──────── Sayfa alıntısı
Gizli İkna Sanatı
Son zamanlarda sıkça duyduğumuz bir kavram var: algı yönetimi.
Hani atalarımız "Bir şeyi 40 kere söylersen olur" demiş ya! İşte bu söz, aslında algı yönetiminin eski zamanlardaki bir yorumu.
Algı yönetimi genellikle reklam dünyasında çok kullanılır. İhtiyaç duymadığımız, hatta almak istemediğimiz ürünleri bize satmanın en etkili yoludur.
Mesela reklamlarda izlediğimiz o mutlu ev hanımı sahnesini düşünelim: Son derece bakımlı, güzel bir kadın, kullandığı deterjan sayesinde öylesine mutludur ki! Neşesinden yanına varılmaz. Kocası ve çocukları eve geldiğinde onun tertemiz yaptığı evi görünce gururla gülümserler. Özenmemek elde değil, değil mi
Ama gerçek hayat böyle mi Siz evde böyle mi temizlik yapıyorsunuz Kocanızın gömleğindeki leke çıktığında, ya da ütü yaparken siz de reklamdaki gibi mutluluktan havalara uçuyor musunuz
İşte reklamlar yalnızca bir ürünü tanıtmakla kalmıyor; bize bir yaşam tarzı ve duygu da satıyor. Yeterince tekrarlandığında, o ürüne aşina oluyor ve farkında bile olmadan benzerleri arasından onu seçiyoruz.
Yani, algı yönetimi aslında psikolojik tekniklerle kullanılan bir ikna aracı. Hedef kitlenin belli bir yöne çekilmesine ve rızasının istenilen biçimde şekillendirilmesine yarıyor. Bu artık sadece iletişim veya reklam gibi alanlarda değil, siyasette de en güçlü silahlardan biri hâline gelmiş durumda.
Önce halkın hassas olduğu bir konuda, medyada çarpıtılmış veya asılsız bir haber yayılır.
Mesela, Trump yönetimi döneminde Amerika'da "Seçimlerde büyük çapta hile yapıldı" iddiası buna iyi bir örnek.
Bu iddiayla iki şey başarılmış olur: Birincisi, kamuoyunda bir kriz algısı yaratılır ve sistemin çürümüş olduğu vurgulanır. İkincisi, bir "öteki" bulunuryani, seçimleri "çalmakla" suçlanan bir grup.
────────────────
= Alıştırma A =
Sayfa alıntısına göre algı yönetimi genellikle hangi dünyada çok kullanılır?
──────── Mevcut veriler
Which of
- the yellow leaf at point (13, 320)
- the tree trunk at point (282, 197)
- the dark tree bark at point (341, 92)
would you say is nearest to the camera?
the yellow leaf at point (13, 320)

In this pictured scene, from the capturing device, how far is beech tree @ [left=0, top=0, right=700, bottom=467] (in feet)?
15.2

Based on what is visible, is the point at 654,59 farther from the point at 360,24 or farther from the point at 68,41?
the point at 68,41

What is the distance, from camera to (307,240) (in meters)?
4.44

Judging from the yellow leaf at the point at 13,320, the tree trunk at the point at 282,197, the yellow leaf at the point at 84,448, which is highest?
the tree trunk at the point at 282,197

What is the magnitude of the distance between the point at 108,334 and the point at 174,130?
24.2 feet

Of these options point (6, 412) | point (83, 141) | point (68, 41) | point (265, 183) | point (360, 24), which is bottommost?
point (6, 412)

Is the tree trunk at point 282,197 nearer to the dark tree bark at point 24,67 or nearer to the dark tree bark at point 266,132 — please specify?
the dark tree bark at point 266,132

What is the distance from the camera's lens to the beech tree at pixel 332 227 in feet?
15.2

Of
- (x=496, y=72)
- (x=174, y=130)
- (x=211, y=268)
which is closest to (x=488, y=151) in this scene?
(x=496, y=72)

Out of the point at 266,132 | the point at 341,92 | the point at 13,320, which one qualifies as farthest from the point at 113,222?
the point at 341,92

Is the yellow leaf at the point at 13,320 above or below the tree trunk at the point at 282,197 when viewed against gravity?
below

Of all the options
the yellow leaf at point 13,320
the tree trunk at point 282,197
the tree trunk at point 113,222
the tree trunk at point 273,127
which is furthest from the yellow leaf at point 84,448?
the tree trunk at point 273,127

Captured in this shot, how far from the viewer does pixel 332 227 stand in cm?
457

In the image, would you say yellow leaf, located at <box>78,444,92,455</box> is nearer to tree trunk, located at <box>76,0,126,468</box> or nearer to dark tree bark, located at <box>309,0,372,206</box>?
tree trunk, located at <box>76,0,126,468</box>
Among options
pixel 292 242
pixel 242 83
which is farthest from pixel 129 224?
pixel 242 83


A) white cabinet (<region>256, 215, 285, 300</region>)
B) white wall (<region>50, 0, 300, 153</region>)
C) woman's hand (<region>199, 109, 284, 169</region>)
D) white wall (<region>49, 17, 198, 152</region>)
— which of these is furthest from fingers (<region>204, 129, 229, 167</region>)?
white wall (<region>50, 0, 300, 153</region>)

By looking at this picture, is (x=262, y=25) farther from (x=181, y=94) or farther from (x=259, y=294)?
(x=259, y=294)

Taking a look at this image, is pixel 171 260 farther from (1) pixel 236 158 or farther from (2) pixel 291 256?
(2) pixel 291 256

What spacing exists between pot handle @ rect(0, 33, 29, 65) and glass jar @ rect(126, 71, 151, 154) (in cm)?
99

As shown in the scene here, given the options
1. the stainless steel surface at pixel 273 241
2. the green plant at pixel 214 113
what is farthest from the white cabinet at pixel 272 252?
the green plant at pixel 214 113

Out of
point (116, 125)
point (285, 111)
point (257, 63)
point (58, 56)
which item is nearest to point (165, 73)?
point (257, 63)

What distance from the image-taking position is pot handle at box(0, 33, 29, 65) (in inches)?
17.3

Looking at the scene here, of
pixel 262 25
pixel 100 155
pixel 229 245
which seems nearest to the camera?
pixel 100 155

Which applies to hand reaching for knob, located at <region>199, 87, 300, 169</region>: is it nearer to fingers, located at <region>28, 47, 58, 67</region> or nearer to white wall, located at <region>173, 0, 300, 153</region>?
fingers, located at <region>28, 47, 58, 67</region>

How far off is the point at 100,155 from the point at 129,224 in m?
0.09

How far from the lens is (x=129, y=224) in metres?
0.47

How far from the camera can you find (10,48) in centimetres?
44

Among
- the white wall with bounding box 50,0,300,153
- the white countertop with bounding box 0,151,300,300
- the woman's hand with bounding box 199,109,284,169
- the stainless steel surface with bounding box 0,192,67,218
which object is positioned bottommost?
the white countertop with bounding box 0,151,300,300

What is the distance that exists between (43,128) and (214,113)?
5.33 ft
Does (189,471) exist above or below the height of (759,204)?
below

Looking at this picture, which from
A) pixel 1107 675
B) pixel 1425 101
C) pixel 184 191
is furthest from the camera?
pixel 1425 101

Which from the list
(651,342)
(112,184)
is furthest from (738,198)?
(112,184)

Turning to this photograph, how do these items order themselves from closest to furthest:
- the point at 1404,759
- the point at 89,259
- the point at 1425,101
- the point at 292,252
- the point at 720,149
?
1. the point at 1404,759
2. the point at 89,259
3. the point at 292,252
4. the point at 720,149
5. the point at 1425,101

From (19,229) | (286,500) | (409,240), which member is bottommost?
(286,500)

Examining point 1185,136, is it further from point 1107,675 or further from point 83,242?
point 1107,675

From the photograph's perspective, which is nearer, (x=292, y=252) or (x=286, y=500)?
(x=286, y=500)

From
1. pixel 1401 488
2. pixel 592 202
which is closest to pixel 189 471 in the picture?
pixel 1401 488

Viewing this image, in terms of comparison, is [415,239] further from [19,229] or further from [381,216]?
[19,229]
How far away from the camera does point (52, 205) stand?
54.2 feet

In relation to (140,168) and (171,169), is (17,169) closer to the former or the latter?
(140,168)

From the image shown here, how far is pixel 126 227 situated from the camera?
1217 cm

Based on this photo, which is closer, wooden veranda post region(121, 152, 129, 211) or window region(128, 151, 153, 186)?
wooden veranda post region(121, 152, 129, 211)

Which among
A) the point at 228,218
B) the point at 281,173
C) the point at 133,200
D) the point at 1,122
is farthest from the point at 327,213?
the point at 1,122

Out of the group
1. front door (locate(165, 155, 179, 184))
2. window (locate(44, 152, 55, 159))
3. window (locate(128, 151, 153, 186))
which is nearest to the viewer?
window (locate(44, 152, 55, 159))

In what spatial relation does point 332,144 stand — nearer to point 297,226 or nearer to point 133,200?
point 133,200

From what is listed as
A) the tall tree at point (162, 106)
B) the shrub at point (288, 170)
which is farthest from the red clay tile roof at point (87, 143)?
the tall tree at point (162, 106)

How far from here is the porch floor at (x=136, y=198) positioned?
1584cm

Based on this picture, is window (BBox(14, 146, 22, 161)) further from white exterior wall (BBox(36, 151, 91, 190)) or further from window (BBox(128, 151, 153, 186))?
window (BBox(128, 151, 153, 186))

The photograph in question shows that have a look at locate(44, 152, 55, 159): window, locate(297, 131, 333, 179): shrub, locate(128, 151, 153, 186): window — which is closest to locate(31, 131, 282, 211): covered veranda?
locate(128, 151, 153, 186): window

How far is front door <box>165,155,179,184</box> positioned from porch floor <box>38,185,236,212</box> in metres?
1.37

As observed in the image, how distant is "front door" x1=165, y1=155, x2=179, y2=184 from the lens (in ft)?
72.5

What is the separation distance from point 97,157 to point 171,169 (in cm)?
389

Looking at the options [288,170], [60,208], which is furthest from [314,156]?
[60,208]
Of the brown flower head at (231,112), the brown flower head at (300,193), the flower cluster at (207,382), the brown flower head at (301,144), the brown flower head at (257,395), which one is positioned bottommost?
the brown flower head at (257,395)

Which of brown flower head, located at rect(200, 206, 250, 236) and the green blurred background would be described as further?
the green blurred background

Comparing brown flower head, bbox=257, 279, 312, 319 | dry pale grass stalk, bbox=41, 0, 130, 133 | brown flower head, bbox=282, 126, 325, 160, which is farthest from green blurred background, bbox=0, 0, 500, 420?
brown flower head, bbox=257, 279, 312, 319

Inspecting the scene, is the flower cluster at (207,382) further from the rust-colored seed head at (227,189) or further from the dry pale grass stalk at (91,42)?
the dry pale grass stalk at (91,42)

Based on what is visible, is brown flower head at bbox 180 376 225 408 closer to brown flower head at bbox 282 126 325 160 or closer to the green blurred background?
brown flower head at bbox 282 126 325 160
────────────────
= Alıştırma B =
Satırlar arasında "scene" dizesini içerenlerin hepsini bulun ve kopyalayın. Büyük ve küçük harf ayrımı dikkate alınmalıdır.

= Çözüm A =
Reklam dünyasında.

= Çözüm B =
In this pictured scene, from the capturing device, how far is beech tree @ [left=0, top=0, right=700, bottom=467] (in feet)?
which is closest to (x=488, y=151) in this scene?
As shown in the scene here, given the options
Looking at the scene here, of
Inspecting the scene, is the flower cluster at (207,382) further from the rust-colored seed head at (227,189) or further from the dry pale grass stalk at (91,42)?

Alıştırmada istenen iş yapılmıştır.